No artigo sobre a legislação de conservação do solo, copie fielmente o trecho que se inicia nas palavras "De acordo com" e pare logo após "de São Paulo).".

Artigo:
• • • •

A ocorrência de erosão em qualquer um dos níveis apresentados na Figura 3 é passível de fiscalização e autuação, conforme a legislação que dispõe sobre o uso, a conservação e a preservação do solo agrícola. No Brasil, diversos estados apresentam legislação quanto ao uso do solo, todavia, somente em São Paulo e Paraná, as leis são aplicadas pelo Poder Público por meio dos órgãos de defesa agropecuária. Em São Paulo, a legislação que dispõe sobre uso e conservação do solo e da água está alicerçada na lei Estadual n.o 6171 (04/06/1988), a qual é regulamentada pelo Decreto n.o 41.719 (16/04/1997), complementadas por mais duas Resoluções da SA (n.o 7 e 11), uma Portaria (n.o 6, de 24/06/1997) e dois Decretos ( n.o 44884, de 11/05/2000 e n.o 45273, de 06/10/2000). Em São Paulo, a fiscalização é responsabilidade dos técnicos da DEFESA Agropecuária da Secretaria de Agricultura e Abastecimento. No estado do Paraná, a aplicação da Lei n.o 8.104 (14/12/1984) é feita pela ADAPAR.

De acordo com legislação, as penalidade incidirão sobre os autores, sejam eles arrendatários, parceiros, posseiros, gerentes, técnicos responsáveis ou proprietários da área. Essa informação é relevante para a cadeia produtiva do amendoim, considerando que a maioria dos produtores são arrendatários e ocupam o espaço agrícola por alguns meses, mas mesmo assim, podem ser responsabilizados. O infrator deverá apresentar no prazo de 60 dias, prorrogáveis por mais 60 dias, um projeto contendo a determinação das classes de capacidade de uso do solo (Lepsch et al., 2015) da área em questão e um plano de definição da tecnologia de conservação de solo que deverá ser implantado no prazo previsto, além da aplicação de penalidade pecuniária no valor mínimo de 20 a 1000 UFESP (unidades fiscais do Estado de São Paulo).

• • • •

Conteúdo do material:

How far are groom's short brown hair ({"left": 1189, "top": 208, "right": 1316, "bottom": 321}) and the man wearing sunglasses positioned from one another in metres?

• • • •

Resposta completa:
De acordo com legislação, as penalidade incidirão sobre os autores, sejam eles arrendatários, parceiros, posseiros, gerentes, técnicos responsáveis ou proprietários da área. Essa informação é relevante para a cadeia produtiva do amendoim, considerando que a maioria dos produtores são arrendatários e ocupam o espaço agrícola por alguns meses, mas mesmo assim, podem ser responsabilizados. O infrator deverá apresentar no prazo de 60 dias, prorrogáveis por mais 60 dias, um projeto contendo a determinação das classes de capacidade de uso do solo (Lepsch et al., 2015) da área em questão e um plano de definição da tecnologia de conservação de solo que deverá ser implantado no prazo previsto, além da aplicação de penalidade pecuniária no valor mínimo de 20 a 1000 UFESP (unidades fiscais do Estado de São Paulo).